Qualifications of ASL Instructors
American Sign Language (ASL) is often cited to be "the fourth most used language in the United States" after English and few other languages. A quickly growing number of people in North America is interested in learning ASL. There is a growing number of ASL courses offered in schools from preschools to universities.
Courses in ASL Linguistics and Sign Language/Deaf Studies have flourished since the 1970s in parallel to the growth of ASL classes and instructors.
First ASL instructors in the early times were typically qualified native Deaf Ameslan. Today, more ASL instructors are expected to meet standard qualifications in this field.
Institutions should consider these standard qualifications when hiring ASL instructors who should meet the following criteria (which may vary slightly from a region to another):
- Native or, if not available, near-native (highest fluency) ASL (usually Deaf) speaker.

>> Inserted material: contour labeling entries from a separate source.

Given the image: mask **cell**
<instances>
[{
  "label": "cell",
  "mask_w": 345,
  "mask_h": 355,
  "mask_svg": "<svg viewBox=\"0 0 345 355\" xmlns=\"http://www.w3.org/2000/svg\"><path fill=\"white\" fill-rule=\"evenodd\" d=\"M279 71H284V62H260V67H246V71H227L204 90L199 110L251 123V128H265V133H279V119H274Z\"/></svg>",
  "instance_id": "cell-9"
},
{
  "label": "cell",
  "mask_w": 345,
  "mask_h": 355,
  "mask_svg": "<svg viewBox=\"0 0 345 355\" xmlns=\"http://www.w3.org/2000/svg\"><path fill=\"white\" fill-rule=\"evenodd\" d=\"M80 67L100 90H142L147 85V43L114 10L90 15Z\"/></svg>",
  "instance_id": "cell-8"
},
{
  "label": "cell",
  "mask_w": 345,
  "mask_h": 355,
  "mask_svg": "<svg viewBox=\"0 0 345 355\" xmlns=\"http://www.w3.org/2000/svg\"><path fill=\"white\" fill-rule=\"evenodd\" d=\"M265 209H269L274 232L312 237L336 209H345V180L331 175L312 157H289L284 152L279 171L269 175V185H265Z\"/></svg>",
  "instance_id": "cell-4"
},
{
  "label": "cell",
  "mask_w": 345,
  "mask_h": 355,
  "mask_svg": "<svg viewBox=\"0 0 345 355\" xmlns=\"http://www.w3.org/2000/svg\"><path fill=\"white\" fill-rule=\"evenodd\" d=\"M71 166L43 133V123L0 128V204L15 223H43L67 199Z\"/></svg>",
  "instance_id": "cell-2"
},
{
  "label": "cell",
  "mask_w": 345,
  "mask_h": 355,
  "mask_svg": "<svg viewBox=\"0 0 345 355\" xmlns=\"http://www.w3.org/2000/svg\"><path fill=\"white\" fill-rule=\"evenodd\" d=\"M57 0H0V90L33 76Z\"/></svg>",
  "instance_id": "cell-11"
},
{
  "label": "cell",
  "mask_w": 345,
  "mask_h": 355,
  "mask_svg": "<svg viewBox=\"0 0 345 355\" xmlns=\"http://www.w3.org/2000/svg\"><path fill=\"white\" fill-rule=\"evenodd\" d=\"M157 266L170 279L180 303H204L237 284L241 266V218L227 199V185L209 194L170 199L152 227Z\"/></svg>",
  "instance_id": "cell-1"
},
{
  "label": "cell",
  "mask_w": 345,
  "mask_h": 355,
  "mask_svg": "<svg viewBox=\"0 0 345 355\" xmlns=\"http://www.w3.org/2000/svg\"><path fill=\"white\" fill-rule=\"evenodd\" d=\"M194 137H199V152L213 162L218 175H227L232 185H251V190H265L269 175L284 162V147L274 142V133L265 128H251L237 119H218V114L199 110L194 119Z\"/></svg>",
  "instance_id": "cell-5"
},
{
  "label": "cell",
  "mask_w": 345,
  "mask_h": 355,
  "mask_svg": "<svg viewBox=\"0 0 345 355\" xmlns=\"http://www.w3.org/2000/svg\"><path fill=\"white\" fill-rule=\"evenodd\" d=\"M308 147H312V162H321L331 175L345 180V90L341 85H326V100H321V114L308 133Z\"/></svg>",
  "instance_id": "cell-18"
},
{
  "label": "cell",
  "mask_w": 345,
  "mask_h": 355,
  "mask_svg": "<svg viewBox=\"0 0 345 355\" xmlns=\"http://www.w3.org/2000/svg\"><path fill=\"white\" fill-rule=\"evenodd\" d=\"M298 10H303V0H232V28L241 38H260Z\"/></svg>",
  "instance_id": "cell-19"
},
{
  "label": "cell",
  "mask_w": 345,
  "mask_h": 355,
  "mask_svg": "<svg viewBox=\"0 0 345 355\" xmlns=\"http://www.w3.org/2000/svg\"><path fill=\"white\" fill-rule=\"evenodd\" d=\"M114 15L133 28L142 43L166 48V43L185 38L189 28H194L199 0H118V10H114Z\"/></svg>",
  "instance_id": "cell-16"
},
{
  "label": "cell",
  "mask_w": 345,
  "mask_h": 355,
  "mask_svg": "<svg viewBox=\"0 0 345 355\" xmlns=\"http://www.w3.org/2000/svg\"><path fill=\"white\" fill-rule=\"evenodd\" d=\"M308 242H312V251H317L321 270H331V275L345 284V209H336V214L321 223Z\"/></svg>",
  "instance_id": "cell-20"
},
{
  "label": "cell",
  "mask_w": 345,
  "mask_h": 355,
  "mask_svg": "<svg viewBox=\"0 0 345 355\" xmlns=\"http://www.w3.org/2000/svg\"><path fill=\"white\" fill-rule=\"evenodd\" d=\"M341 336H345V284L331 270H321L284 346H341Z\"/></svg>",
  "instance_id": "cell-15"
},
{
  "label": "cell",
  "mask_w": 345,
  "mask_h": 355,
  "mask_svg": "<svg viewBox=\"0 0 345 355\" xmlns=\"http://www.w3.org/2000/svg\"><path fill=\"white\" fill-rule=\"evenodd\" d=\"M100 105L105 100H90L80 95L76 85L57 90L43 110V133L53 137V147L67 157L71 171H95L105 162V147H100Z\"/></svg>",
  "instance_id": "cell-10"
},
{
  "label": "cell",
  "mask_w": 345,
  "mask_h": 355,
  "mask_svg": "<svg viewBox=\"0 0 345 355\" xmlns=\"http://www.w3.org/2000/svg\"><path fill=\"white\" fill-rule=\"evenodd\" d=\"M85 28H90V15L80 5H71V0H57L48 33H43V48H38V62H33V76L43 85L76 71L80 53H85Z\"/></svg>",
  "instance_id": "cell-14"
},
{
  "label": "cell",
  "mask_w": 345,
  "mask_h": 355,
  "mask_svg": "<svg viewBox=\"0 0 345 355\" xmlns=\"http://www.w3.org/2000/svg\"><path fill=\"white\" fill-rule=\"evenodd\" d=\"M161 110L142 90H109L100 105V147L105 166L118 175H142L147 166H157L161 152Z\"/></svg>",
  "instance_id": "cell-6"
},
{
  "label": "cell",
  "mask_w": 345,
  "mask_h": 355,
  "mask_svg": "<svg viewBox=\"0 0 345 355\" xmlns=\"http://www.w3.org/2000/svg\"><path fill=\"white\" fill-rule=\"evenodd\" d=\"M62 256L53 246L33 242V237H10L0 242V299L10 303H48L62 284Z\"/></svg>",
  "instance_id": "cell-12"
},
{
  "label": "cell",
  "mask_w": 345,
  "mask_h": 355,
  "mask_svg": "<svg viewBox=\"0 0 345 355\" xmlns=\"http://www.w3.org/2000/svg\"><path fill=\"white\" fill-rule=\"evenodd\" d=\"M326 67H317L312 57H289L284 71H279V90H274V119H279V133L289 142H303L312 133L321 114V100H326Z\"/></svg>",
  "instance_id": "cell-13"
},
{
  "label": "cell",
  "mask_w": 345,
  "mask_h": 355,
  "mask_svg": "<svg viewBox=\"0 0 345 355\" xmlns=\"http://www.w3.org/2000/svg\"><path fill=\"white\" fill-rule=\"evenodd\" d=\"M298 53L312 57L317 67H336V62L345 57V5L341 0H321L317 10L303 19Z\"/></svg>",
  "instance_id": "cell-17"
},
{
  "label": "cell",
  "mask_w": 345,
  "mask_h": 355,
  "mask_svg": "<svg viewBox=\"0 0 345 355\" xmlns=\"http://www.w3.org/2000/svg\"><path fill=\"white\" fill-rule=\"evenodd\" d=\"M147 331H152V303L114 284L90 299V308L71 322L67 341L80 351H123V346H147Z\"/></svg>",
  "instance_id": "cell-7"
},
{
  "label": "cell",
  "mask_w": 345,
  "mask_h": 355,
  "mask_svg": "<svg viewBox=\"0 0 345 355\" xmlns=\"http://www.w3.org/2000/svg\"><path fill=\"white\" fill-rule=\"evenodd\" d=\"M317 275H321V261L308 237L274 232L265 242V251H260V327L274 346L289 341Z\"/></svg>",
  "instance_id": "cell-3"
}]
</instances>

A document or certification of a high score on ASL Language Proficiency Interview (ASLPI) or assessment conducted by a qualified organizations, such as Canadian Cultural Society of the Deaf (Canada), Gallaudet University, and ASL Teachers Association (U.S.).
- Masters degree or higher, or if not available, Bachelors degree.
- In-depth knowledge of Deaf Culture and community, comparative linguistics, and interpreting issues. Has a strong background, interaction, and experience in Deaf culture and community of Deaf people.
- Experience in teaching ASL and using a standard curriculum (e.g. Vista Signing Naturally).
- a ASLTA or ASL Instructor certification or a degree in this relevant field, or experience equivalence. An interpreter certificate is not an appropriate qualification for teaching ASL.